= Beginning of Section =
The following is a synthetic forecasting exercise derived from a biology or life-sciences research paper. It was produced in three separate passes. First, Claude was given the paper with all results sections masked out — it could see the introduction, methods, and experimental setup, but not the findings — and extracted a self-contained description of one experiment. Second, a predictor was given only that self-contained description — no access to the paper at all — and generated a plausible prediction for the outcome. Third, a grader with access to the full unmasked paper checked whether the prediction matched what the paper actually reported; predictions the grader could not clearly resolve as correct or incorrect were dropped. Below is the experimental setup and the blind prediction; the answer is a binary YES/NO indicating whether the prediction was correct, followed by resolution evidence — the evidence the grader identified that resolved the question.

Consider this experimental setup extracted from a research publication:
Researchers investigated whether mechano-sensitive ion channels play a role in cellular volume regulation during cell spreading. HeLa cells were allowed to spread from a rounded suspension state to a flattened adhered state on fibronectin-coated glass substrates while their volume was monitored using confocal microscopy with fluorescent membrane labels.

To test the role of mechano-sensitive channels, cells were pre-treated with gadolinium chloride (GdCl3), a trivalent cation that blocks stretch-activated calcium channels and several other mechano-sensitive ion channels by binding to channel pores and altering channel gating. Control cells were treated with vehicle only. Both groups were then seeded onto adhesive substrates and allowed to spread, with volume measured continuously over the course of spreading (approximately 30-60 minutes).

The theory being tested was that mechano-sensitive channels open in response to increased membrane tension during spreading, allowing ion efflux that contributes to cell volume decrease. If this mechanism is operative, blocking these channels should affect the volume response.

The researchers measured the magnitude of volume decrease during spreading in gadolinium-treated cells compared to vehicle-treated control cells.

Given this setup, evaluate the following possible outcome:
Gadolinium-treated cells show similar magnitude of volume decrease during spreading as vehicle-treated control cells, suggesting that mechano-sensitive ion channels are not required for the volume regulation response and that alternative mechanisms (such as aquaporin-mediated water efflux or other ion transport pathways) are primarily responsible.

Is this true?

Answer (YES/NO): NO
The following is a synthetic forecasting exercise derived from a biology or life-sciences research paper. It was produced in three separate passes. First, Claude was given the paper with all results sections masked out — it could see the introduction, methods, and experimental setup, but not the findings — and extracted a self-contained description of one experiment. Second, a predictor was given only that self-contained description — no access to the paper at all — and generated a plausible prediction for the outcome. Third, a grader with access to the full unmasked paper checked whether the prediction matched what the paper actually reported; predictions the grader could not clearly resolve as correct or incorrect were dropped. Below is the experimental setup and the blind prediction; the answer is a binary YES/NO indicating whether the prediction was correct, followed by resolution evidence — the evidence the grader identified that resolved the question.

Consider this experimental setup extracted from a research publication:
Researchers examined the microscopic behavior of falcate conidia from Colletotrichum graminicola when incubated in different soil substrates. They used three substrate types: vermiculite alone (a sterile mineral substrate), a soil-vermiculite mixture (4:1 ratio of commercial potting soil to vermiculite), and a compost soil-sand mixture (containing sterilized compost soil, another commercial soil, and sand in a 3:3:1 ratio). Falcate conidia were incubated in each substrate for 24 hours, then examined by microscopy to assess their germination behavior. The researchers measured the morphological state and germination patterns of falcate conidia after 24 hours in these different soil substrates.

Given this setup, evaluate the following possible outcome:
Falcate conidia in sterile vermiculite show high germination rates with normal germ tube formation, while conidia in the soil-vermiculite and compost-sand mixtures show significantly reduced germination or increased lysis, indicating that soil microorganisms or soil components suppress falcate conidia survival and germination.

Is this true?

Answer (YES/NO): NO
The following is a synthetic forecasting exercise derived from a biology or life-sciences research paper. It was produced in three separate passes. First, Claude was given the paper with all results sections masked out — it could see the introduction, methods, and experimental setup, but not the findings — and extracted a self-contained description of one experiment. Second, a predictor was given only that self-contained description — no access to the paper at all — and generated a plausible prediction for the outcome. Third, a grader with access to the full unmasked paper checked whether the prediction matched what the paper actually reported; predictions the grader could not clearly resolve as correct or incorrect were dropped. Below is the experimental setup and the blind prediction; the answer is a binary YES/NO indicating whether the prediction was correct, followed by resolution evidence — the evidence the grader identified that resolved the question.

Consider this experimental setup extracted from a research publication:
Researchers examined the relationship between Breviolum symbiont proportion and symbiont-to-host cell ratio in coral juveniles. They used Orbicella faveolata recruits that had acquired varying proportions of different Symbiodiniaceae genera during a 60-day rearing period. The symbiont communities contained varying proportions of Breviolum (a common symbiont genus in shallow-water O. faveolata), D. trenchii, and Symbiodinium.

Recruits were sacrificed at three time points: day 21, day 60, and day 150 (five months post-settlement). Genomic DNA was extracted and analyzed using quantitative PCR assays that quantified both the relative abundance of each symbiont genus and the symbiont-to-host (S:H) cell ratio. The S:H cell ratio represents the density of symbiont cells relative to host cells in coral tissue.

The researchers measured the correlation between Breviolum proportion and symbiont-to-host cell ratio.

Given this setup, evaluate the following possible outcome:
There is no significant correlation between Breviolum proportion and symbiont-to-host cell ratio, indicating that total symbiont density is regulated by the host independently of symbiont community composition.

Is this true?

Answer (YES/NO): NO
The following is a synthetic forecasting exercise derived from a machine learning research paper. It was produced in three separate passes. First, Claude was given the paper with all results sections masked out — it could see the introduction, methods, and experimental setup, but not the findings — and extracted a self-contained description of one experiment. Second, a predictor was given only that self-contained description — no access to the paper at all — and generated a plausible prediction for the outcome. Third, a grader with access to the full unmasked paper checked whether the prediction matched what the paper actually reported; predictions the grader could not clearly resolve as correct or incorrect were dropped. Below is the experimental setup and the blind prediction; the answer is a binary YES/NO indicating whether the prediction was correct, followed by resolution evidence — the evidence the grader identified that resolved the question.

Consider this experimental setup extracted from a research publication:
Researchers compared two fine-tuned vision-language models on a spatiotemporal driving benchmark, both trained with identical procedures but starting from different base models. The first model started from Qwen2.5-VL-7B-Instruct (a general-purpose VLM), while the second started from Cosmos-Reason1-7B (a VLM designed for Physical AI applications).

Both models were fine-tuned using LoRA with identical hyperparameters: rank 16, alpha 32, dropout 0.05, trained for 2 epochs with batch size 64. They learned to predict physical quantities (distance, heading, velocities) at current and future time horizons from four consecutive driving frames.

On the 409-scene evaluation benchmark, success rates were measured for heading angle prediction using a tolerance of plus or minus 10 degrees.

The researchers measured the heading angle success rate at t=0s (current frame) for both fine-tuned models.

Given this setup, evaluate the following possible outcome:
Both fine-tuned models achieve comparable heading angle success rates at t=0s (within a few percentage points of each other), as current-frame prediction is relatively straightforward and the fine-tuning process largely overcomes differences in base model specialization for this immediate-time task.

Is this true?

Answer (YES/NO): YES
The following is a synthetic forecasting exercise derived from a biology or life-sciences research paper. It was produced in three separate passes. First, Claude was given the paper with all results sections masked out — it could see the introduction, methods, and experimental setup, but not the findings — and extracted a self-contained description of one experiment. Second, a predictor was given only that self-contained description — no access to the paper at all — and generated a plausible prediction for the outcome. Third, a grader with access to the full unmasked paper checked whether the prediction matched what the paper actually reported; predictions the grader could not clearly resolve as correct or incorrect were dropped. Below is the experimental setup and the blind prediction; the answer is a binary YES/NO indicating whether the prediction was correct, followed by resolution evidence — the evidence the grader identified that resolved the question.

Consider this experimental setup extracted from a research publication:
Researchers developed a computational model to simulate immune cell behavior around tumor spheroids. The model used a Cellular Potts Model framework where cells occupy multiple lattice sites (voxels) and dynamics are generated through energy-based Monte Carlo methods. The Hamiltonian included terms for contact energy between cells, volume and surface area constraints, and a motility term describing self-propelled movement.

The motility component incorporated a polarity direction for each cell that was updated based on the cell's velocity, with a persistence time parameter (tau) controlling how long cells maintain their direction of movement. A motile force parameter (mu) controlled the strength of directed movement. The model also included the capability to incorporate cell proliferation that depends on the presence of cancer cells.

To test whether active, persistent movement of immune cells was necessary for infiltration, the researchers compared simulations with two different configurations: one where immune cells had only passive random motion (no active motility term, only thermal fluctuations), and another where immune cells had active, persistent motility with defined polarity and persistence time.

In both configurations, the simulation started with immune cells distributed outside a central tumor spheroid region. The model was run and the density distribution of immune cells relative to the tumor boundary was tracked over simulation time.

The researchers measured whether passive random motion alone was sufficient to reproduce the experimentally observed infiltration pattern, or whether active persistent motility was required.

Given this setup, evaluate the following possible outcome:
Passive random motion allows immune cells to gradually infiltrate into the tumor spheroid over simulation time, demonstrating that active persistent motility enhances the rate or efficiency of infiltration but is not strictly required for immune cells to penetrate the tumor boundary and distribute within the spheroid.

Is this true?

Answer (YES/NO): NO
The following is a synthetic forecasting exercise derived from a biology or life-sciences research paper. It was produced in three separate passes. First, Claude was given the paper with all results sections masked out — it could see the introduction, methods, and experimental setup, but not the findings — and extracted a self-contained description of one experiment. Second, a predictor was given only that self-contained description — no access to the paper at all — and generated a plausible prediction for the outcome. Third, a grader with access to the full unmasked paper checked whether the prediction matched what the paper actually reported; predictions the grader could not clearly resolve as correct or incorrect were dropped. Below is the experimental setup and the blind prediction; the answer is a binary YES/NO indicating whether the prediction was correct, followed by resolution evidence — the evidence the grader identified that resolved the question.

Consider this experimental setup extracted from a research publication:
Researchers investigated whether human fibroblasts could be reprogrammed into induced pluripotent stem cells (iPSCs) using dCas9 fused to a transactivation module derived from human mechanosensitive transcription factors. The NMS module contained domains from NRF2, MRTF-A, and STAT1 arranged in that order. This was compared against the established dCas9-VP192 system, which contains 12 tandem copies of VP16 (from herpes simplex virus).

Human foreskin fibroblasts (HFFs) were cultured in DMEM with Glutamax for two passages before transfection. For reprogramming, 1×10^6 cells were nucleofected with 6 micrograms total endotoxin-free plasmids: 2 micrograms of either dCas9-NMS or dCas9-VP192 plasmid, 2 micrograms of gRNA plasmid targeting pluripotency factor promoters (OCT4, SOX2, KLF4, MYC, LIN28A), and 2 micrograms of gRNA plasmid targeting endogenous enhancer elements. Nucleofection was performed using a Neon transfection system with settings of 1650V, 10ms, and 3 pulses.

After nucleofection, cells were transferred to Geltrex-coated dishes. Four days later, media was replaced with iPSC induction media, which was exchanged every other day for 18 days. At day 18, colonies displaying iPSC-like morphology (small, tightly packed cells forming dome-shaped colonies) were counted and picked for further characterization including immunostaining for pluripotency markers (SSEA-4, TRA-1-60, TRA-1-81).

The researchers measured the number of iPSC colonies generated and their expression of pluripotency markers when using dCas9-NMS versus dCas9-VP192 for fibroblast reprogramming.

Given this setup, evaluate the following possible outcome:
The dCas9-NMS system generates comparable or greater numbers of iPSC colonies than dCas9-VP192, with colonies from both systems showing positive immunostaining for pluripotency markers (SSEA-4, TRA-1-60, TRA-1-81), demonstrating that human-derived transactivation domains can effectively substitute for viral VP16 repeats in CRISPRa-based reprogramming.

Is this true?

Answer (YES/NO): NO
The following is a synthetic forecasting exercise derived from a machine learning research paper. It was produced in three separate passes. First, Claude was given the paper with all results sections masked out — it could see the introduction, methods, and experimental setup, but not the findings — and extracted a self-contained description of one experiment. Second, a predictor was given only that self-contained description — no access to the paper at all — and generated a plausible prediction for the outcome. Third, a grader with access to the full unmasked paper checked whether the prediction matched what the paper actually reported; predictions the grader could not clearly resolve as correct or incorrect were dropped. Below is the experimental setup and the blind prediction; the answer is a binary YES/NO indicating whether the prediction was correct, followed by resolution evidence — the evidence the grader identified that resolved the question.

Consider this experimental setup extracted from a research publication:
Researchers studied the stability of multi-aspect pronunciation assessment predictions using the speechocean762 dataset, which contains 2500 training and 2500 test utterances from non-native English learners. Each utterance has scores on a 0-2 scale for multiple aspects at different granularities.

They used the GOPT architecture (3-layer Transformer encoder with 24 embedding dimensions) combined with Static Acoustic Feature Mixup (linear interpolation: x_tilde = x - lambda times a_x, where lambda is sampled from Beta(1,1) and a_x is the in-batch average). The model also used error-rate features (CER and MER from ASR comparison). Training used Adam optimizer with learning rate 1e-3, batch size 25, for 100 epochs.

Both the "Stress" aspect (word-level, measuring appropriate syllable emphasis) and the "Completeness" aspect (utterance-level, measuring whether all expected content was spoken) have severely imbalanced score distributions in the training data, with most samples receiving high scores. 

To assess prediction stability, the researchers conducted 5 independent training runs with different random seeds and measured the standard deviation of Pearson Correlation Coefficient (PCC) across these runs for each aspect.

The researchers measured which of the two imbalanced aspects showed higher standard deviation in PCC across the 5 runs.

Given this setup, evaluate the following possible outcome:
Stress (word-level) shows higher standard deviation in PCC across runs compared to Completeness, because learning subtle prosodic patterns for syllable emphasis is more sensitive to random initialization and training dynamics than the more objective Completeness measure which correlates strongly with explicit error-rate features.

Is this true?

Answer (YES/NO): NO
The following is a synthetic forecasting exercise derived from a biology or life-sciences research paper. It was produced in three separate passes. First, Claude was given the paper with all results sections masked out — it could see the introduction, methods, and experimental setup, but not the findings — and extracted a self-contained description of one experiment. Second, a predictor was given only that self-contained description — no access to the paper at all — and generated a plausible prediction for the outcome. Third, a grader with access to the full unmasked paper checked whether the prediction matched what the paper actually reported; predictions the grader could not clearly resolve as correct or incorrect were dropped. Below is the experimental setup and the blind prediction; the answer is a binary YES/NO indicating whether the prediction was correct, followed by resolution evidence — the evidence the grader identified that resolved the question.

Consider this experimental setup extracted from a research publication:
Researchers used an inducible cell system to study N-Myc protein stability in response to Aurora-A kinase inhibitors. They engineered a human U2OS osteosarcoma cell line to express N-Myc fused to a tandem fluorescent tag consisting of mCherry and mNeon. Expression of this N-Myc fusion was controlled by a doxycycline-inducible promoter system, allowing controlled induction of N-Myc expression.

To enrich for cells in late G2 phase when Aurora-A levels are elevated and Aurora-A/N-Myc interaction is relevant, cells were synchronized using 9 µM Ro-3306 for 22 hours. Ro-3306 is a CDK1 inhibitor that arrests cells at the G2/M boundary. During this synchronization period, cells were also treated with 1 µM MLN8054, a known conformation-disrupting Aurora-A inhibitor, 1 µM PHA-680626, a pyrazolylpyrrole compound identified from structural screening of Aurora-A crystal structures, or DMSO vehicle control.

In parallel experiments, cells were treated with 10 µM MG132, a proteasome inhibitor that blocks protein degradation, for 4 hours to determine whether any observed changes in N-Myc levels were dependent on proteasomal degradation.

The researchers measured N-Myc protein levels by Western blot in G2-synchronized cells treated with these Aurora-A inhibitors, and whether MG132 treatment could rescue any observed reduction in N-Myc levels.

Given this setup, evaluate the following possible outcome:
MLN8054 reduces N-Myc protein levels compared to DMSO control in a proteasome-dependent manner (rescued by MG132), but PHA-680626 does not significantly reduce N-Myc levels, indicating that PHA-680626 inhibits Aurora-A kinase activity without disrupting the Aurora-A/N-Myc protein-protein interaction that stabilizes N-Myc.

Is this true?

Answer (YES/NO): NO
= End of Section =
*Your goal:* Reply with the number of lines above in which the word "decrease" appears, and with nothing else.

*Task answer:* 3